Question. Let $M = \left\{ \begin{bmatrix} a & b \\ -b & a \end{bmatrix} \,\middle\vert\, a, b \in \mathbb R \right\}$.
Show that $(M,+)$ and $(\mathbb C,+)$ are isomorphic.
Show that $(M^{*},*)$ and $(\mathbb C^{*},*)$ are isomorphic.
(Here, $M^{*}$ is defined as excluding the zero-element)
I understand that there exists an isomorphism $\phi:M \rightarrow\mathbb C$ defined by $\begin{bmatrix} \alpha & \beta \\ -\beta & \alpha \end{bmatrix}\mapsto \alpha+i\beta$,
ie. I can show that $\phi(M_{1}+M_{2}) = \phi(M_{1})+\phi(M_{2})$ and $\phi(M_{1}*M_{2}) = \phi(M_{1})*\phi(M_{2})$.
However, I'm unsure how to go about the two subquestions seperately.
Best Answer
Well the map $\phi $ you described has an inverse that maps $a+b i$ to the matrix you have given, this map is also a homomorphism, so the two groups are isomorphic (with respect to addition).
Notice that with the same two maps, the multiplication structure holds as well so they are isomorphic with respect to multiplication.
You've basically done everything but you just need the map
$ \psi(a+b i)=\left( \begin{array}{ccc} a & b \\ -b & a \end{array} \right)$

_DATA SHOWN_.

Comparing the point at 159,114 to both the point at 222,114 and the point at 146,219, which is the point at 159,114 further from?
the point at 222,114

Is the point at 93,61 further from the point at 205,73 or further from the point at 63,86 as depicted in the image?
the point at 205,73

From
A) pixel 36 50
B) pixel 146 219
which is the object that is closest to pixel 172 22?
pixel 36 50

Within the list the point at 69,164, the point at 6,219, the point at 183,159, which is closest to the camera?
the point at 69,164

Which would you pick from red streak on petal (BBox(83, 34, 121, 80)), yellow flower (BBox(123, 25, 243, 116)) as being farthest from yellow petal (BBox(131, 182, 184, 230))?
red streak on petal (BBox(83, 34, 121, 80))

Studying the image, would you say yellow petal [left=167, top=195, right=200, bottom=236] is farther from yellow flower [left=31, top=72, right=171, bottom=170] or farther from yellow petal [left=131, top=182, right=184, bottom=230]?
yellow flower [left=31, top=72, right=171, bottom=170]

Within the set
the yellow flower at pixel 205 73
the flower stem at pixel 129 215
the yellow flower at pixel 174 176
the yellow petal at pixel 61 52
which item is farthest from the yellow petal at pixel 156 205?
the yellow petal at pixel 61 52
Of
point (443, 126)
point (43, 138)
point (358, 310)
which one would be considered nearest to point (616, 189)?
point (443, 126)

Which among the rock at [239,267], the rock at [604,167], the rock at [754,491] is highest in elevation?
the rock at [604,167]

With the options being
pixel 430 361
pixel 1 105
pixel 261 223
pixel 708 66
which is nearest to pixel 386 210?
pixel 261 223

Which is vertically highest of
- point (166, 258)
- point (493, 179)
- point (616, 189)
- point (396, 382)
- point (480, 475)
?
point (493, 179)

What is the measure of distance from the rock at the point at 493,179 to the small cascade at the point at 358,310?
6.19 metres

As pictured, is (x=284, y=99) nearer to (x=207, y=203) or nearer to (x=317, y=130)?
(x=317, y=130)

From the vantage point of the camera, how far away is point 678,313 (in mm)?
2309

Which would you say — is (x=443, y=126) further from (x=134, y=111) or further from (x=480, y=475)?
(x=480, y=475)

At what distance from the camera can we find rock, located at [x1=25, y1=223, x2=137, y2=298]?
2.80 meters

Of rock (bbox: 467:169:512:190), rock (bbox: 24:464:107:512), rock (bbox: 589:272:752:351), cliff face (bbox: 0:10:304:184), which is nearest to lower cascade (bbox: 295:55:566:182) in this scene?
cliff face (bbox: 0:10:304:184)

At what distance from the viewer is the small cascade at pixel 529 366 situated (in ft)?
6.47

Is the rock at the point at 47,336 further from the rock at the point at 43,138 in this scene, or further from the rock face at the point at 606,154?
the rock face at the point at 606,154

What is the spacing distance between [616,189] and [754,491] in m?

_TO BE DONE_.
1. In the isomorphism thread, how is M* defined?
2. Print everything in the isomorphism thread from "I understand that" down to "respect to addition).".
3. List every group the isomorphism thread writes as an ordered pair of a set and an operation.

_EXPECTED RESULTS_.
1. It is defined as M excluding the zero-element.

2.
I understand that there exists an isomorphism $\phi:M \rightarrow\mathbb C$ defined by $\begin{bmatrix} \alpha & \beta \\ -\beta & \alpha \end{bmatrix}\mapsto \alpha+i\beta$,
ie. I can show that $\phi(M_{1}+M_{2}) = \phi(M_{1})+\phi(M_{2})$ and $\phi(M_{1}*M_{2}) = \phi(M_{1})*\phi(M_{2})$.
However, I'm unsure how to go about the two subquestions seperately.
Best Answer
Well the map $\phi $ you described has an inverse that maps $a+b i$ to the matrix you have given, this map is also a homomorphism, so the two groups are isomorphic (with respect to addition).

3. $(M,+)$, $(\mathbb C,+)$, $(M^{*},*)$, $(\mathbb C^{*},*)$